I’m currently performing a query in a table of 10M rows. Even with the sort key and indexes, the following query still scans half of the table to find the result:
select `created_at` from `completed_tasks` where (`user_id` = 1 or `ip_address` = '127.0.0.1') order by `created_at` desc limit 1;
This is the table schema:
CREATE TABLE `completed_tasks` (
`id` char(36) CHARACTER SET utf8mb4 COLLATE utf8mb4_unicode_ci NOT NULL,
`user_id` bigint(20) unsigned NOT NULL,
`ip_address` varchar(45) CHARACTER SET utf8mb4 COLLATE utf8mb4_unicode_ci NOT NULL,
`task_id` bigint(20) unsigned NOT NULL,
`created_at` timestamp NULL DEFAULT NULL,
KEY `completed_tasks_user_id_ip_address_index` (`user_id`,`ip_address`) USING HASH,
KEY `created_at` (`created_at`) USING CLUSTERED COLUMNSTORE,
UNIQUE KEY `PRIMARY` (`id`) USING HASH,
KEY `completed_tasks_user_id_index` (`user_id`) USING HASH,
SHARD KEY `__SHARDKEY` (`id`)
) AUTOSTATS_CARDINALITY_MODE=INCREMENTAL AUTOSTATS_HISTOGRAM_MODE=CREATE AUTOSTATS_SAMPLING=ON SQL_MODE='ONLY_FULL_GROUP_BY,STRICT_ALL_TABLES,NO_AUTO_CREATE_USER'
So sorry to hear that you are having this issue. We’re happy to help.

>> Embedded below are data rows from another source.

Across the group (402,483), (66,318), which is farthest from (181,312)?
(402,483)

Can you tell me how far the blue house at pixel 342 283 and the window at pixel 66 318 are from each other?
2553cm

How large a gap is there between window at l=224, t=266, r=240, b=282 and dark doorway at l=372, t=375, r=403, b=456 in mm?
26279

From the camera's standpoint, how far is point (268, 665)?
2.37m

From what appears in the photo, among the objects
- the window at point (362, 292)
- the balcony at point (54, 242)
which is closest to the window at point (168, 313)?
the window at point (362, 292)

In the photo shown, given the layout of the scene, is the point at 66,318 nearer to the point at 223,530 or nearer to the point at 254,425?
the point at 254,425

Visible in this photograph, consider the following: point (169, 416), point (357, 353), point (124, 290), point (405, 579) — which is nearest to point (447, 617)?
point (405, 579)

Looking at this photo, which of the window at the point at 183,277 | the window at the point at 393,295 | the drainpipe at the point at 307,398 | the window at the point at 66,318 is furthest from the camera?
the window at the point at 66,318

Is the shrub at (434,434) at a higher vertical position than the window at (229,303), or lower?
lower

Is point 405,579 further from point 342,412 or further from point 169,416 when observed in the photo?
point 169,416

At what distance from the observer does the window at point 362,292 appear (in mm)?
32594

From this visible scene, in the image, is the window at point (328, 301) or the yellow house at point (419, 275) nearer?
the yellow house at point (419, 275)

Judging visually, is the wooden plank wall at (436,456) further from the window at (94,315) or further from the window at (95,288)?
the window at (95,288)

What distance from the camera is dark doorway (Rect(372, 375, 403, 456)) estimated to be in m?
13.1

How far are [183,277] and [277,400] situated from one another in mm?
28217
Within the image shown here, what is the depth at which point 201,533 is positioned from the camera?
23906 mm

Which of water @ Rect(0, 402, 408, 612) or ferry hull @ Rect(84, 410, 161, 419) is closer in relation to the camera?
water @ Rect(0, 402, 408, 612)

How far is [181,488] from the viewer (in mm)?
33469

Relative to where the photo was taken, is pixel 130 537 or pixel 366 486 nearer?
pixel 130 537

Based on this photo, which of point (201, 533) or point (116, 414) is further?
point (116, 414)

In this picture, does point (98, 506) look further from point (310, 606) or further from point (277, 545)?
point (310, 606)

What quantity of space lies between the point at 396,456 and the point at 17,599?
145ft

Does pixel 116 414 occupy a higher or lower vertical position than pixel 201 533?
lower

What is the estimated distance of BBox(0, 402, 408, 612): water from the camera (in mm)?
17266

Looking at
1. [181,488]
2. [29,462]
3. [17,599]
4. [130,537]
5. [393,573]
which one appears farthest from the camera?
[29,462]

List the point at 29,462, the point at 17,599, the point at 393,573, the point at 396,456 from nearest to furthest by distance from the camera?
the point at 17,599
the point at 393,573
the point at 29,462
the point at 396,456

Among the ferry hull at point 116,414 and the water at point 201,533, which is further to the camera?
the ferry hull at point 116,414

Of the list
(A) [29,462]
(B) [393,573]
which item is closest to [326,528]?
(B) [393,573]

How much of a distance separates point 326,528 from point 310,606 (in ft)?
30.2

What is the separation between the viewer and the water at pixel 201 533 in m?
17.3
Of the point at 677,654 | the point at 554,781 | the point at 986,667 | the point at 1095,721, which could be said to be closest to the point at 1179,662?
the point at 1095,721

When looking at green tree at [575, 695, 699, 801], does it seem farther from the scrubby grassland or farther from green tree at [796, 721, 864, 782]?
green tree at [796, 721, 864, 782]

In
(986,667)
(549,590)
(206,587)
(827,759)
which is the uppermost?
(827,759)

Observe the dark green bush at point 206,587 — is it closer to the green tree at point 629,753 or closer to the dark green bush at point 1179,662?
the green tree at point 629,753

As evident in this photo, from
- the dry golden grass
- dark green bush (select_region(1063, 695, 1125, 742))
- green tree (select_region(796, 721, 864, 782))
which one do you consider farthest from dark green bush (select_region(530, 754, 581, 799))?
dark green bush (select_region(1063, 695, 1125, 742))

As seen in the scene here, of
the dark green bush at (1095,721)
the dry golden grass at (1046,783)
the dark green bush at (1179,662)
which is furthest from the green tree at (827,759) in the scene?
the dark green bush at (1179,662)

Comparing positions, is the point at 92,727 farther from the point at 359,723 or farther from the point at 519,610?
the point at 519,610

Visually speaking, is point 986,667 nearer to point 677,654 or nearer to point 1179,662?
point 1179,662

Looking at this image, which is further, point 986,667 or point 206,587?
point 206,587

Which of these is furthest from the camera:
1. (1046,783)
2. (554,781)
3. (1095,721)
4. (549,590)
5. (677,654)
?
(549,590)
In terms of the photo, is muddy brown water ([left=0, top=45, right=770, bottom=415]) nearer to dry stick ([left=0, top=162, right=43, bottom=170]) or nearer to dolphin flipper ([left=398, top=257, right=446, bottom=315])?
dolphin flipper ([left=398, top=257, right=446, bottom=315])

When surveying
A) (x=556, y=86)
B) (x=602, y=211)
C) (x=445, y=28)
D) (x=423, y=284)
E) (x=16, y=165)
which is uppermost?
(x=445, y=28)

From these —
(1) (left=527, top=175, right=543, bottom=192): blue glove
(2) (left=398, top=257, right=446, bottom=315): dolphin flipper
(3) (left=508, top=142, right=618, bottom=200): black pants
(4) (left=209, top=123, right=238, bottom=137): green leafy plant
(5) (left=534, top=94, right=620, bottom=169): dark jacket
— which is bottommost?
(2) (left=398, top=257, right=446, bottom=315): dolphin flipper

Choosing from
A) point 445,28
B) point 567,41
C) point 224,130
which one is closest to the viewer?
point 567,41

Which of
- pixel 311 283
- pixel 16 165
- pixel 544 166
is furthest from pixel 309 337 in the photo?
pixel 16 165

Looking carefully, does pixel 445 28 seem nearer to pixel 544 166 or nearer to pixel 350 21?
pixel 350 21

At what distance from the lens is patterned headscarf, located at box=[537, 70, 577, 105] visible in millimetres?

Can you share whether you are running on self-hosted or managed service and what version?
Hi Miguilim !
The engine will always need to scan a certain number of rows because it rely on the segment size of the columnstore table. You can reduce segment size but it’s not a good recommendation to do it because your data will have less compression rate. Otherwise here is some documentation about how you can reduce segment size to scan less rows : Configuring the Columnstore to Work Effectively · SingleStore Documentation
Regarding the query itself, I would recommend to create an hash index on ip_address too.
Columnstore segments are usually skip regarding the shard key , you may consider changing the shard key if you really want to achieve high performance on this specific query.
Also if you click on the operation ColumnstoreScan you will see how many segments have been skipped. You can also use EXPLAIN at the beginning of your query to see how and which indexes have been used to optimise your query.
What is the speed of the current query and what speed do you want to achieve for this particular query ?
Thanks for the support! I’ve changed the primary key to id,user_id, shard key to user_id and created an index to ip_address. I also changed the sort key created_at to DESC.
Now it’s working way better, but it is still not ideal. This is a very frequent query that should be optimized in the best possible way.
I tried changing the columnstore_segment_rows variable to a lower value (now it’s set to 102400), but it didn’t help at all. The query just increased the number of segments scanned.
We could help you further if you send us a csv file (with anonymized data) and your latest schema for that table. Feel free to shoot me an email at managed@singlestore.com . We will reply with help on this forum to make sure everyone can leverage that solution.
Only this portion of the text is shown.